▸ **YOUR INSTRUCTIONS**
Set every entry below down once more, exactly as it stands, without images.

====== SOURCE MATERIAL

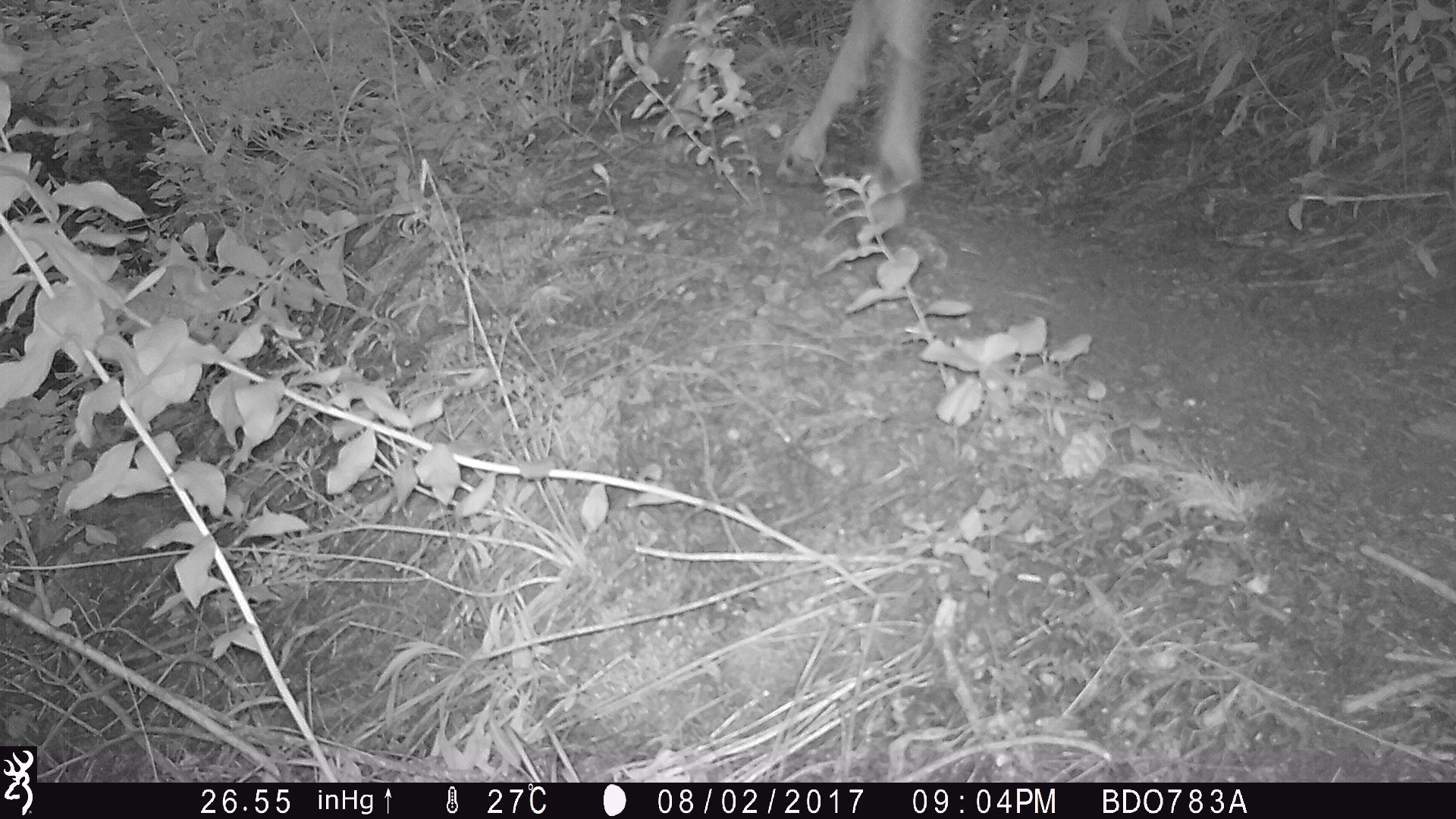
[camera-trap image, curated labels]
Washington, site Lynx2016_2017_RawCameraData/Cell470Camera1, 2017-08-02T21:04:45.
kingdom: Animalia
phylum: Chordata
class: Mammalia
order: Artiodactyla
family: Cervidae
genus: Odocoileus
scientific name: Odocoileus hemionus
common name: mule deer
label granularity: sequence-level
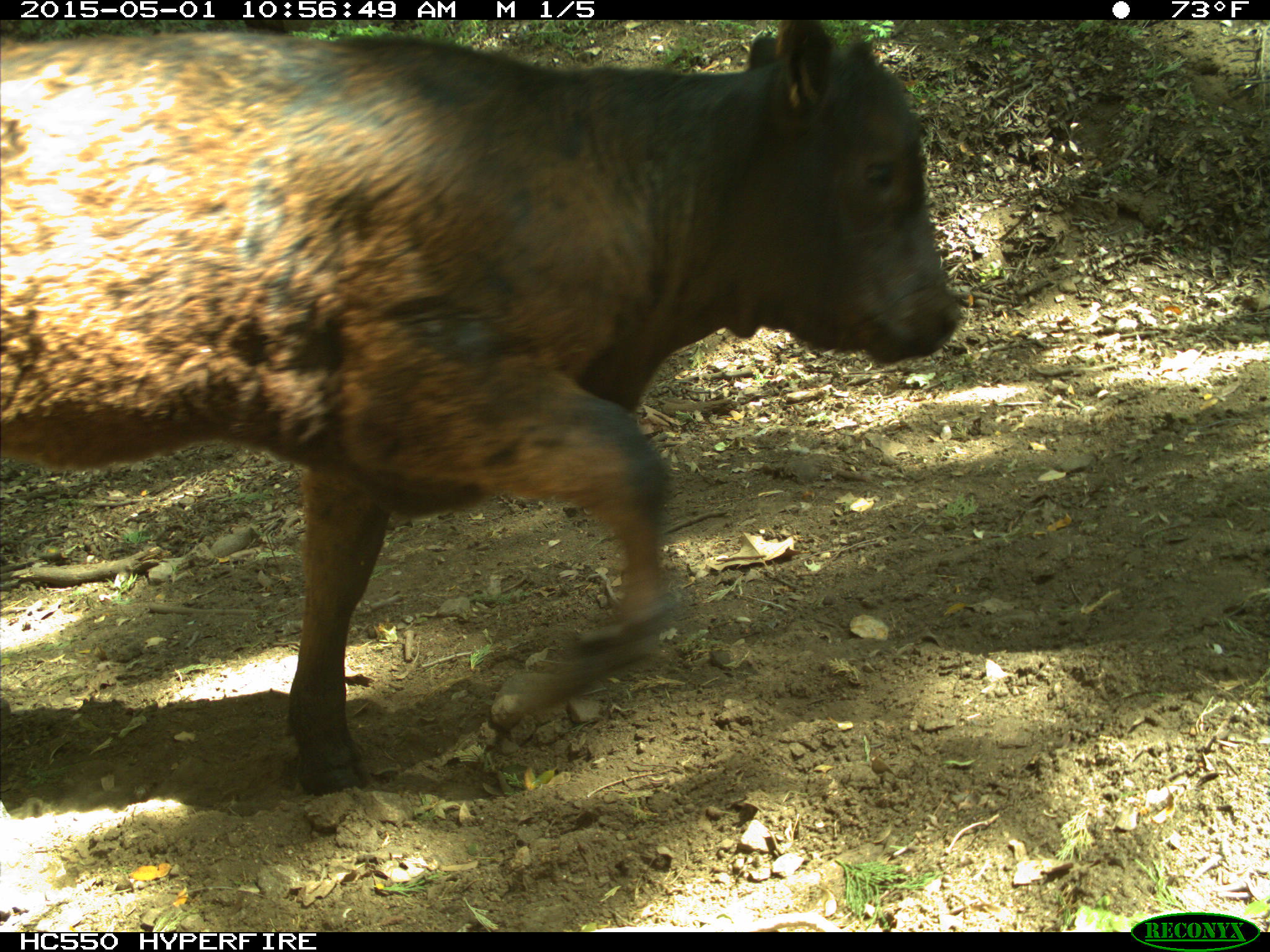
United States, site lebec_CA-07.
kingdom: Animalia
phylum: Chordata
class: Mammalia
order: Artiodactyla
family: Bovidae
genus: Bos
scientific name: Bos taurus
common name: domestic cow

============

▸ **SOLUTION FOR THIS EXERCISE**
[camera-trap image, curated labels]
Washington, site Lynx2016_2017_RawCameraData/Cell470Camera1, 2017-08-02T21:04:45.
kingdom: Animalia
phylum: Chordata
class: Mammalia
order: Artiodactyla
family: Cervidae
genus: Odocoileus
scientific name: Odocoileus hemionus
common name: mule deer
label granularity: sequence-level
United States, site lebec_CA-07.
kingdom: Animalia
phylum: Chordata
class: Mammalia
order: Artiodactyla
family: Bovidae
genus: Bos
scientific name: Bos taurus
common name: domestic cow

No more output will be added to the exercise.